Arabidopsis thaliana and Camelina sativa are members of the Angiosperm Family Brassicaceae[13]. Camelina sativa, or false flax, has been cultivated for oil in Europe, Central Asia and North America. Compared with rapeseed, the cultivation of Camelina has become vanishingly small since World War II [14]. Currently, Camelina is being grown to produce aviation biofuels. To date, Japan Airline, Air New Zealand and the US Navy (F/A18) have successfully completed test flights with a 50/50 blend of Camelina-based biofuel and petroleum-based jet fuel. With its low requirements for water and fertilizers, Camelina could be grown on marginal land as a low-input biofuel crop [15]. With an oil content of > 40% polyunsaturated fatty acids (linoleic acid, 18:2n-6 and α-linolenic acid, 18:3n-3), of which, linolenic acid makes up ~35%, Camelina seed is also an important source of omega-3 fatty acids [16].

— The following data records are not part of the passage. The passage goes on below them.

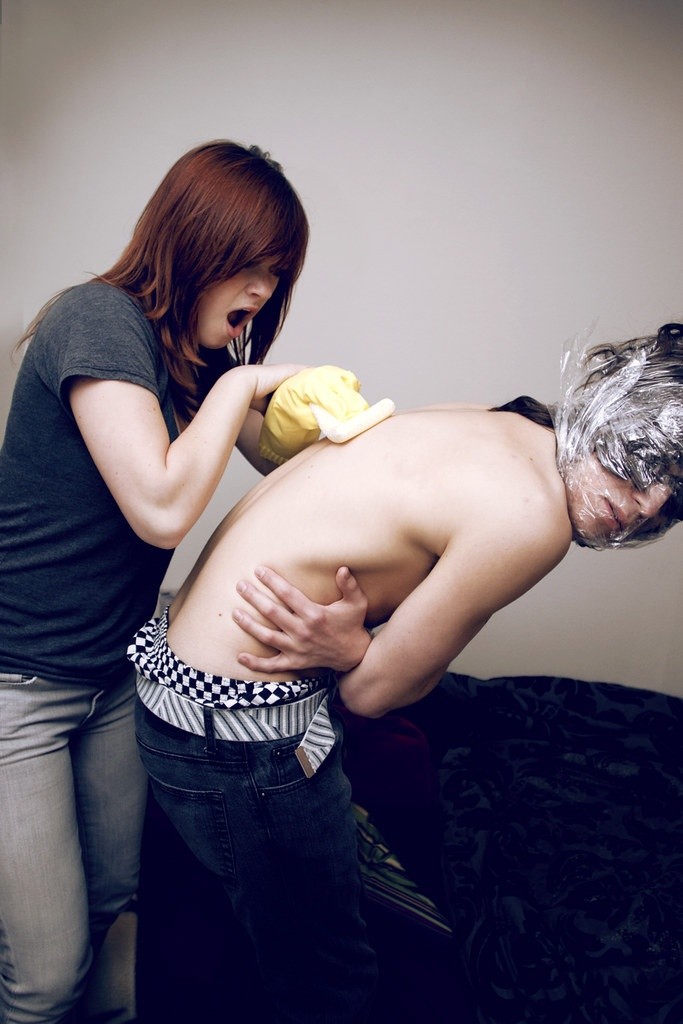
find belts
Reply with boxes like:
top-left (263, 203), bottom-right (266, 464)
top-left (135, 672), bottom-right (337, 778)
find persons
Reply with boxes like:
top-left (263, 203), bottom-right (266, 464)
top-left (125, 321), bottom-right (683, 1024)
top-left (0, 141), bottom-right (369, 1024)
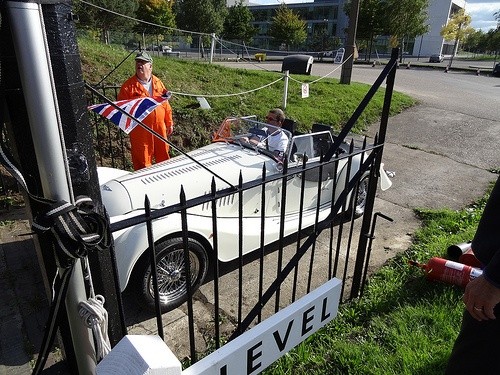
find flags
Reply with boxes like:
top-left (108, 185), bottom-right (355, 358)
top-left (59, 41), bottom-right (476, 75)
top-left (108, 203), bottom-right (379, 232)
top-left (87, 92), bottom-right (170, 135)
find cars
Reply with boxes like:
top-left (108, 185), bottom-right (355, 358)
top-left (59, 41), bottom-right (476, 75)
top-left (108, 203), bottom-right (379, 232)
top-left (430, 54), bottom-right (445, 63)
top-left (95, 112), bottom-right (382, 313)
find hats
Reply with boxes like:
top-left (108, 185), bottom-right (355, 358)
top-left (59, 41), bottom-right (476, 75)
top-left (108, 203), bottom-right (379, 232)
top-left (134, 51), bottom-right (153, 63)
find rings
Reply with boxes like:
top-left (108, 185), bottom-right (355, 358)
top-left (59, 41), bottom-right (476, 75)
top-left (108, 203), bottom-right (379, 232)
top-left (473, 306), bottom-right (483, 311)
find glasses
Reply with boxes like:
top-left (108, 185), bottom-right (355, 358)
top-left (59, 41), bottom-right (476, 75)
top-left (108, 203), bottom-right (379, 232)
top-left (266, 116), bottom-right (278, 122)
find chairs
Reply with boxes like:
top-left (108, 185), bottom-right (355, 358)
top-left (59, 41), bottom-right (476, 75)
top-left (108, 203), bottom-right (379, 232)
top-left (312, 123), bottom-right (330, 133)
top-left (281, 118), bottom-right (294, 137)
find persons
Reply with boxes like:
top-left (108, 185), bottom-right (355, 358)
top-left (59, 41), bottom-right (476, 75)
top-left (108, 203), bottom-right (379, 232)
top-left (446, 175), bottom-right (500, 375)
top-left (240, 108), bottom-right (288, 159)
top-left (117, 52), bottom-right (173, 171)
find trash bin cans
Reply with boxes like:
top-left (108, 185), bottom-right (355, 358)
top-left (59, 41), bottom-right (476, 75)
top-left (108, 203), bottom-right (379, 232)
top-left (282, 55), bottom-right (313, 74)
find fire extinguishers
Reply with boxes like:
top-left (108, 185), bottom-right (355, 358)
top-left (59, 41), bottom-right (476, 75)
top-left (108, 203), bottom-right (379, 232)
top-left (408, 258), bottom-right (483, 288)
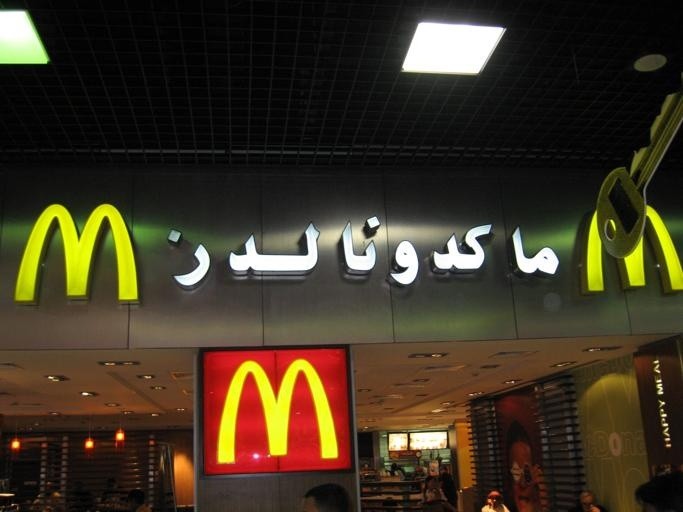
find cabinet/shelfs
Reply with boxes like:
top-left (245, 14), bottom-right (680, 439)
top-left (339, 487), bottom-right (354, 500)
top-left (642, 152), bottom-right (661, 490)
top-left (360, 479), bottom-right (425, 511)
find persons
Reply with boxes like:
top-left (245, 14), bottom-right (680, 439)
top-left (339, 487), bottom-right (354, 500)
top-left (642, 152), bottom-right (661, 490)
top-left (480, 491), bottom-right (510, 512)
top-left (636, 471), bottom-right (683, 511)
top-left (420, 474), bottom-right (448, 502)
top-left (424, 502), bottom-right (455, 512)
top-left (440, 471), bottom-right (457, 507)
top-left (504, 419), bottom-right (538, 511)
top-left (128, 489), bottom-right (152, 512)
top-left (303, 483), bottom-right (349, 512)
top-left (32, 476), bottom-right (128, 512)
top-left (569, 490), bottom-right (605, 512)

Through overexpression of AtPAP2, transgenic Camelina lines grow faster and produce more seeds than wild-type (WT) plants under controlled environmental conditions. These phenotypes are attributable to elevated photosynthetic rates and SPS activity in leaves. Higher seed yield would make cultivation of Camelina more economical and environmentally-friendly. High seed yield per unit area would enhance biofuel production and reduce consumption of fossil fuels, thus reducing CO2, methane (CH4) and nitrous oxide (N2O) emissions.

Results

AtPAP2 overexpression accelerated Camelina growth

Multiple independent overexpression lines of Camelina sativa with AtPAP2 protein expression were obtained through Agrobacterium transformation. After confirmation by genomic PCR and western blotting (Figure 1), three independent T2 AtPAP2 overexpression (OE) lines were selected for characterization. When there was a 3:1 segregation of T1 transgenic seeds, null-lines were selected for their relatively short hypocotyl lengths on MS plates. Identities of the three null-lines were confirmed by genomic PCR and western blotting (Figure 1). A weak western blot signal was observed in protein extracts from the null lines and WT. We attribute this signal to likely cross-reactivity between the AtPAP2 antibody and the endogenous AtPAP2-like protein (91% amino acid sequence identity) that has been detected in transcriptome analysis of Camelina sativa leaves (unpublished data). All plants were grown on MS agar for a week and then transferred to a growth chamber (150 μmol photons/m2/s) under a 16 h light 22°C/8 h dark 18°C photoperiod/temperature regimen. The plants were transferred immediately after first flowering to greenhouse conditions at 22°C under Hong Kong's natural day/night photoperiod. Compared to WT and their respective null-lines, all three AtPAP2 overexpressor lines (OE6, OE14 and OE20) grew faster and produced more lateral branches (Figure 1). Typically, plants of the three OE lines started flowering 7-9 days earlier than WT and null-lines in all three generations. Only the results of the T3 generation are presented in Table 1 for statistical reason. When the WT and three null-lines first flowered at an age of 40-d, AtPAP2 OE lines had already produced more branches (Figure 1).

Figure 1
figure 1

Growth phenotype of transgenic Camelina at day 40. a, All three OE lines produced more branches, grew faster, and flowered earlier than the WT and null-lines. b, Expression of AtPAP2 in OE lines was confirmed by Western blotting using AtPAP2-specific antibodies. OE lines had higher expression of AtPAP2, while there was a homologous protein of AtPAP2 in Camelina.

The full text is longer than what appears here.